Now she tried to think of a way to make him understand what needed to be done. “Now listen carefully,” she said in slow, measured tones. “I will help you.” She placed her hand over her heart. “You must not try to escape.” She pointed to the road and shook her head vigorously. “If you run away, you’ll die.” And then, all in a rush, she blurted out the fearful consequences. “You’ll end up with the blood poisoning and die out there in the woods all by yourself, and then the jailer will come after me and hold me responsible, and I’ll end up in jail in your place.”
But of course he couldn’t understand a word she said. Shaking her head, she said, “You sit.” She pointed to the three-legged milking stool she’d brought inside when the cow had gone dry and she’d traded her to a farmer in Snowden for a rooster, two hams and a side of bacon, and said, “You sit.”

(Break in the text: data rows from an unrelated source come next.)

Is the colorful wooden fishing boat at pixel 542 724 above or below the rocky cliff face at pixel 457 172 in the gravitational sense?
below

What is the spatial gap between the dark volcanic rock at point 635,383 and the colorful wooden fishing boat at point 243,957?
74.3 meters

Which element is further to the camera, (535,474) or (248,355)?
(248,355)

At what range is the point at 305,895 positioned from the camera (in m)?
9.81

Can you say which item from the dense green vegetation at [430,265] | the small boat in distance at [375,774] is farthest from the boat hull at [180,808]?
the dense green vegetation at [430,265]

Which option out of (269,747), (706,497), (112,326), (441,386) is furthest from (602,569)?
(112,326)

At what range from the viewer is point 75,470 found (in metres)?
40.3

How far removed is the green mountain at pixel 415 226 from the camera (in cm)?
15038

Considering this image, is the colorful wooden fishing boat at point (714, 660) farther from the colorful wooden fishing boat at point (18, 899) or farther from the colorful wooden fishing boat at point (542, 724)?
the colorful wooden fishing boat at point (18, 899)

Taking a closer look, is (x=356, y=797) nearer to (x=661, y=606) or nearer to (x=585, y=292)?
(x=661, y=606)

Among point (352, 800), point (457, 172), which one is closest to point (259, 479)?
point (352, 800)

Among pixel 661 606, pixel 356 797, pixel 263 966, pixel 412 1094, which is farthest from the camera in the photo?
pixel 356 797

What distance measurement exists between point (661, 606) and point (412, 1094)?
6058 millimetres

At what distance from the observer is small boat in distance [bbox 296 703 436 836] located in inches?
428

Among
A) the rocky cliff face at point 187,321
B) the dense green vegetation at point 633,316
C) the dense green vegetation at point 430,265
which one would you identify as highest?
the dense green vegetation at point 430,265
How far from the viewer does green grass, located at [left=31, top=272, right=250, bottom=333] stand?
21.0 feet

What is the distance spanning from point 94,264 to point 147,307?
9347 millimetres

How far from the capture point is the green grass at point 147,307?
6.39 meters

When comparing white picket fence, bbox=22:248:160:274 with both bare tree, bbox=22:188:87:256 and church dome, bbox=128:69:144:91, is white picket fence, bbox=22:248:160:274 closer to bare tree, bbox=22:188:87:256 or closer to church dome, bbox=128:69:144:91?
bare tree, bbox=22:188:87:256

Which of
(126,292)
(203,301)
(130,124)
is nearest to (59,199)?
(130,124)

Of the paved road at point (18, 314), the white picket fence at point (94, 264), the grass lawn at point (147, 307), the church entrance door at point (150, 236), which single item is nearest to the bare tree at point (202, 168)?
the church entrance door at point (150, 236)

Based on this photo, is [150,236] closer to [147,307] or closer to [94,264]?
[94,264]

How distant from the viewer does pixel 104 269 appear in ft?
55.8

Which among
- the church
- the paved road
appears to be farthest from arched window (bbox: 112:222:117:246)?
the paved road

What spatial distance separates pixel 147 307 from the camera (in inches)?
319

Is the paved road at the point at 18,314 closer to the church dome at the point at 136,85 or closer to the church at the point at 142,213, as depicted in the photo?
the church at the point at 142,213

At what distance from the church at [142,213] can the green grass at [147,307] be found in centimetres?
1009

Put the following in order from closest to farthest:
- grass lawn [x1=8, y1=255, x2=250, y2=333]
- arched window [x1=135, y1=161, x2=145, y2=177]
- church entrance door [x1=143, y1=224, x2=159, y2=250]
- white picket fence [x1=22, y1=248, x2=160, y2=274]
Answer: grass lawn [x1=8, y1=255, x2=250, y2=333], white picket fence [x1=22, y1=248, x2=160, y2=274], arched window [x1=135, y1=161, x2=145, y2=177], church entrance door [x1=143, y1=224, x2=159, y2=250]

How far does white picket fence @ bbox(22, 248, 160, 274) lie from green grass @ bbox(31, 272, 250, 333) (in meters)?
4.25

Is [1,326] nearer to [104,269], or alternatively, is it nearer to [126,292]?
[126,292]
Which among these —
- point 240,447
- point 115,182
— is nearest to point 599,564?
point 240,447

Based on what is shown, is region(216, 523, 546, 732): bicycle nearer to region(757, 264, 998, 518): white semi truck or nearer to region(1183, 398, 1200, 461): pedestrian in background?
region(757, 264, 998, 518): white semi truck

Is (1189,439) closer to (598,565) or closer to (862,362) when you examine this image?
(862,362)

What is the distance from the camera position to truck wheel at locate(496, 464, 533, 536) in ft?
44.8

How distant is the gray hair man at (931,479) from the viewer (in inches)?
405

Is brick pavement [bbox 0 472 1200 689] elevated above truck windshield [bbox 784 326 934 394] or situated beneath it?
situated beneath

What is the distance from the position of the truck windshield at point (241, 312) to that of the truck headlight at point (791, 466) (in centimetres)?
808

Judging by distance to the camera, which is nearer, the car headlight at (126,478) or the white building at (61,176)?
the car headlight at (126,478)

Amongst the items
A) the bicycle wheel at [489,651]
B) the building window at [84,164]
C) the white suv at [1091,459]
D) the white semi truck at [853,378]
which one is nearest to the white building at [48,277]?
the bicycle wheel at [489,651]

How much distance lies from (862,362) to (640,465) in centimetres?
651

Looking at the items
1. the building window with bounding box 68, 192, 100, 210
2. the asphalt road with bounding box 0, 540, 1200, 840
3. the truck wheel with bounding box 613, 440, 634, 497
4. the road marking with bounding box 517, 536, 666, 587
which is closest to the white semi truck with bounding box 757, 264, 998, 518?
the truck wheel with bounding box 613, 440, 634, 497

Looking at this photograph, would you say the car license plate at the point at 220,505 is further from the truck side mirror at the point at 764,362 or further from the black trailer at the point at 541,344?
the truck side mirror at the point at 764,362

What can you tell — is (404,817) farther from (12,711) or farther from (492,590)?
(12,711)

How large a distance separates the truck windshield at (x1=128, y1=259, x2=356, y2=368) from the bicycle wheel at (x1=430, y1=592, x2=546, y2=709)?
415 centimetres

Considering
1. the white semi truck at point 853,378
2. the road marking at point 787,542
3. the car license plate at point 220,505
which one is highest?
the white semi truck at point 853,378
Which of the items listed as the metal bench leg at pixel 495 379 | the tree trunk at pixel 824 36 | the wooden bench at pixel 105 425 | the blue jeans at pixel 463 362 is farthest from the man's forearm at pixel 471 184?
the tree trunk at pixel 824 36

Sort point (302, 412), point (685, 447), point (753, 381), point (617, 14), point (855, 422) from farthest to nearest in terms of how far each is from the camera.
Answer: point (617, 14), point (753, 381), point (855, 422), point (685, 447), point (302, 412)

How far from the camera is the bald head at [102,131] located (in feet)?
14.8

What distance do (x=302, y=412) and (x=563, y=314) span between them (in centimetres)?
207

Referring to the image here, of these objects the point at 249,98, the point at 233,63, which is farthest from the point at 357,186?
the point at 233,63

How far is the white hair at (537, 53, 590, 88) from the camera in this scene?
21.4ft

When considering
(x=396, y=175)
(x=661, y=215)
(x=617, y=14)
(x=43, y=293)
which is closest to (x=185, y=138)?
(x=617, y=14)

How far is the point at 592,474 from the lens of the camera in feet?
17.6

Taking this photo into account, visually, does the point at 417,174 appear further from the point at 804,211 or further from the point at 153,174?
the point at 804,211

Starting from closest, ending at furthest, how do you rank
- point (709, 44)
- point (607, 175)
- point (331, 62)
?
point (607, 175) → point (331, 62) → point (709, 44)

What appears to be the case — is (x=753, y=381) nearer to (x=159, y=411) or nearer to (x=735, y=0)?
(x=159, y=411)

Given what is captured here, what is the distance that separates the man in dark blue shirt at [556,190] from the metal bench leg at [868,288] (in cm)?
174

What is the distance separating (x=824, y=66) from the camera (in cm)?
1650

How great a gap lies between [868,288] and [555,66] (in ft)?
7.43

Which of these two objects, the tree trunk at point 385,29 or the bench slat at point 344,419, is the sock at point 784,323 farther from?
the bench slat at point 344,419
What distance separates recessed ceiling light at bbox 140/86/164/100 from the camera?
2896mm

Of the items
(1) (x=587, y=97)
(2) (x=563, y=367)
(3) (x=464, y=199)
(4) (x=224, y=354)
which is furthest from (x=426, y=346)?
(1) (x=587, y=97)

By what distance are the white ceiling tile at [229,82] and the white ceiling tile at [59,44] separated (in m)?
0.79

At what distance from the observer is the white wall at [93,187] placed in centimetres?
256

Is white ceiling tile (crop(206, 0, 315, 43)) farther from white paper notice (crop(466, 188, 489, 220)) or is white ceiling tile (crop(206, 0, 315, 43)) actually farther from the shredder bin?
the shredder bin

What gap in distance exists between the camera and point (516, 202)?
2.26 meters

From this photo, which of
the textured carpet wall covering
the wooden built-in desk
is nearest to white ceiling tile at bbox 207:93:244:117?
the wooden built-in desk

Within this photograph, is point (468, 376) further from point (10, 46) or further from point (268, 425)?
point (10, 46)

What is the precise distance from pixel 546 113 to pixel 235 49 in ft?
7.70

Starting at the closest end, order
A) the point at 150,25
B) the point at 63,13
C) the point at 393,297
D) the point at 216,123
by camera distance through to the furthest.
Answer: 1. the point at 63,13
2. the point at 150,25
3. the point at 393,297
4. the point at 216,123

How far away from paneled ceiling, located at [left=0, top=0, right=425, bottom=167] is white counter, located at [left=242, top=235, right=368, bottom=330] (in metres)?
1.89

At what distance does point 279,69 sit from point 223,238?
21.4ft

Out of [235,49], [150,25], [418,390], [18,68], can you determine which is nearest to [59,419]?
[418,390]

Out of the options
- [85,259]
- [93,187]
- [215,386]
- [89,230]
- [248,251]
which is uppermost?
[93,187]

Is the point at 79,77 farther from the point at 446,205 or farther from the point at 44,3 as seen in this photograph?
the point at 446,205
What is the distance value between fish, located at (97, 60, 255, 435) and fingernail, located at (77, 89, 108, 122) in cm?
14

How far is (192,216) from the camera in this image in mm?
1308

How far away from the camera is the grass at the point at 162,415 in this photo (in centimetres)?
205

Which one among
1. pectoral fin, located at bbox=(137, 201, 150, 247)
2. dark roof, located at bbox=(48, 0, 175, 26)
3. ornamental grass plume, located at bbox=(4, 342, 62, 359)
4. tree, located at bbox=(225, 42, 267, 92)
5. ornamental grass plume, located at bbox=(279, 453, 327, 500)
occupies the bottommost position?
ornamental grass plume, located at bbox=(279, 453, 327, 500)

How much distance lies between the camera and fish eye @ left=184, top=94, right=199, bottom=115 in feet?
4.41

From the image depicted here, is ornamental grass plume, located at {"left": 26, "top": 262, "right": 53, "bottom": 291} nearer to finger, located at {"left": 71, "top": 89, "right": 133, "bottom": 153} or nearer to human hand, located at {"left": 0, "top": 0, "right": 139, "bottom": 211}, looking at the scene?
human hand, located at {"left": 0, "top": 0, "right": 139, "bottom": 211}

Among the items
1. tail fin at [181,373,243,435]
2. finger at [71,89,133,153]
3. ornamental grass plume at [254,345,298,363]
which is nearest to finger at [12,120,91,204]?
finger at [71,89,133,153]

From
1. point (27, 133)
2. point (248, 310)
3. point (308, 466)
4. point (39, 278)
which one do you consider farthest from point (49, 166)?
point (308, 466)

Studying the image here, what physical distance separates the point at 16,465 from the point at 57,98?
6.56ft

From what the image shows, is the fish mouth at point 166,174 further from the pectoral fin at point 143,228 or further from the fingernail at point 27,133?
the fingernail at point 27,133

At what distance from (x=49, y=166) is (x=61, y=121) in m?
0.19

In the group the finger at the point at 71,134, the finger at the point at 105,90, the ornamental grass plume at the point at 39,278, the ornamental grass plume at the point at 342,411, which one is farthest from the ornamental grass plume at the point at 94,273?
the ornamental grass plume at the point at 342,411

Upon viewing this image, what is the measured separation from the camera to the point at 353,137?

He sat. They were both dirty after a day in the field, but he had rid himself of vermin. She’d broken off branches of wax myrtle and told him in words a child of three could understand how to use them to keep the fleas from his straw bedding. Evidently, he had taken her meaning.
“This is going to hurt,” she muttered. Lifting his foot in her hand, she felt again that peculiar awareness—like the quivery feeling of the air just before a lightning storm. Embarrassed, she glanced up to see if he had noticed anything.
He felt something, all right. His lips were clamped together and his eyes had the strangest expression. Maybe this was the way Indians looked when they were hurting. She’d never seen one up close before, not since the night they had come a-whooping and a-hollering into the settlement near Redwood Falls. Those had been Sioux. The sheriff had called this one a Kie-oh-way heathen. It had been more than ten years, but he looked different from the Indians she remembered. He was taller, for one thing, and his features were…
“Well. Enough about that,” she said decisively, earning a puzzled look from the man whose ankles she had just cleaned, treated and wrapped with strips of an old bed sheet. She was tempted to see what he would do if she asked him to help her rebandage her hand. Some things were hard to do one-handed, and the old bandage was in tatters after a day’s work. “I don’t reckon you could…?” Shaking her head, she answered her own question, “No, I reckon not.”
Jonah had learned long ago to lock away all emotion. He could not afford to think of the woman as anything more than a means of escape. A means of eventually clearing his name so that he could return to his land and his horses. She made it difficult, however, first by treating him with such disdain he wanted to shake her until her teeth flew in all directions—then by treating him not only with kindness, but with sympathy. It was enough to undermine his determination.
He told himself she was crazy. For all she knew he could be a murderer, yet she had brought him into her house and tortured him with her careless kindness. She had stared at his naked body that first day. She knew well that he was a man. She had scrubbed his wounds with her lye soap and mopped them with turpentine until his eyes watered with the pain. She had shared her food and water with him, sat beside him to share a patch of shade, yet she considered him less than an animal. A wolf caught in a trap. Not only deaf, but stupid.